## Passage shown:
* Start *
High Commissioner to Kenya, Nairobi
Posted 08 June 2009 by Rob Macaire | Comments

I spend quite a lot of my time wrestling with the problems of Somalia, so I found it instructive to go up to the Kenya-Somali border last week on a visit to NE Province, and hear from some of the people who are affected by cross-border movements.  One aspect of this is the huge and growing refugee population Kenya is hosting (donor governments and the UN High Commission for Refugees are in discussion with the Government about how to provide decent facilities for refugees, taking account of the impact on local populations too.See the editorial in today's Standard.   Another is the economic impact of money and people moving across that border, something that seems to cause concern to many people here in Nairobi and at the Coast.  And the third, which particularly affects Kenya's international partners like the UK, is the security angle:  the flows of small arms, illegal or 'grey' money, drugs, contraband, and people-smuggling or people-trafficking rings.  

We're engaged with the Kenyan authorities on most of these problems.  Our law enforcement teams work together on drugs and serious crime.   We have been working with Kenyan fingerprinting experts to help increase the capability to combat 'nationality swapping' where people change their ID papers to claim the nationality that best suits them (a problem affecting the UK as well as East African countries).   The UK Borders Agency coordinates with other governments, international organisations, airlines, and others to combat illegal migration as well as facilitating legal migration.   And we're supporting some projects to help Kenyan authorities control that remote, 700km, porous border that I saw last week.   But a lot more needs to be done.  I'm puzzled, for example, why the Parliament has yet to pass robust Money Laundering legislation, given the general concern felt in the country about drugs money and piracy ransoms flowing into Kenya.   Any comments from readers on this?  Perhaps something for Kenya's excellent investigative journalists to take an interest in?
* End *
## Data lines:
* Start *
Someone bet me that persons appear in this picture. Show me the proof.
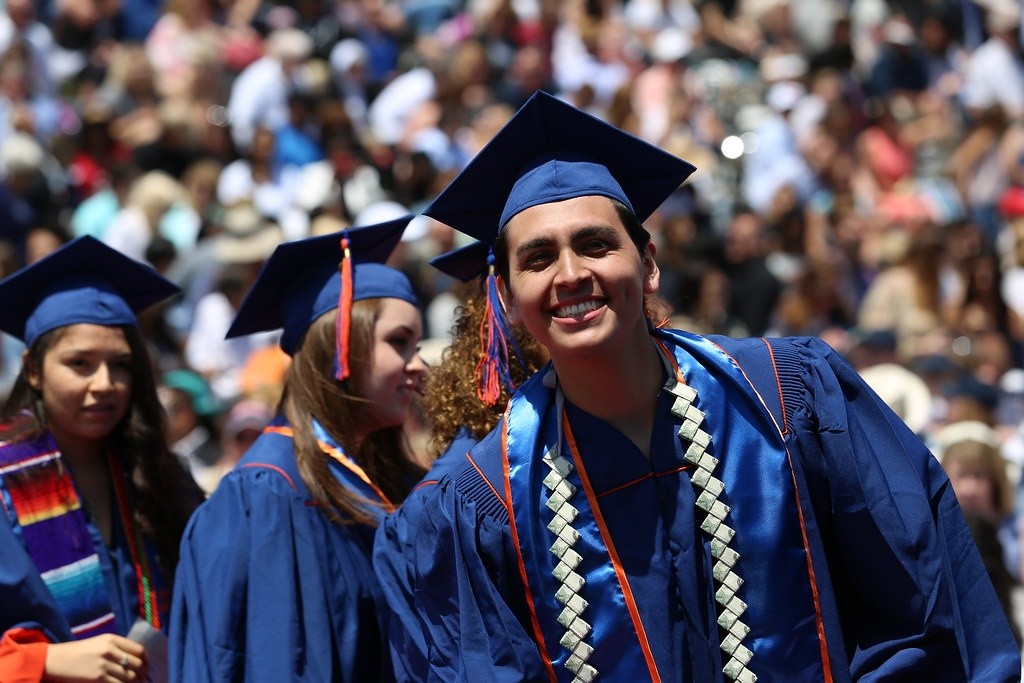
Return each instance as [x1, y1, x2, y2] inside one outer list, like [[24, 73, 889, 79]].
[[168, 214, 427, 683], [0, 234, 205, 683], [0, 0, 1023, 642], [372, 88, 1021, 683]]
* End *
Continue the blog post about the Kenya-Somali border from where it stops.

On a more positive note, I was extremely impressed by what I saw in Garissa District of the work to support orphans and vulnerable children through a social safety net system that DFID is assisting with.   The local Childrens' Officers are professional and effective, and local schools and remote communities have been really transformed by this pilot project.  See my recent comments on the similar work in Turkana. I hope the Government can build its Social Protection strategy to incorporate and extend this excellent work.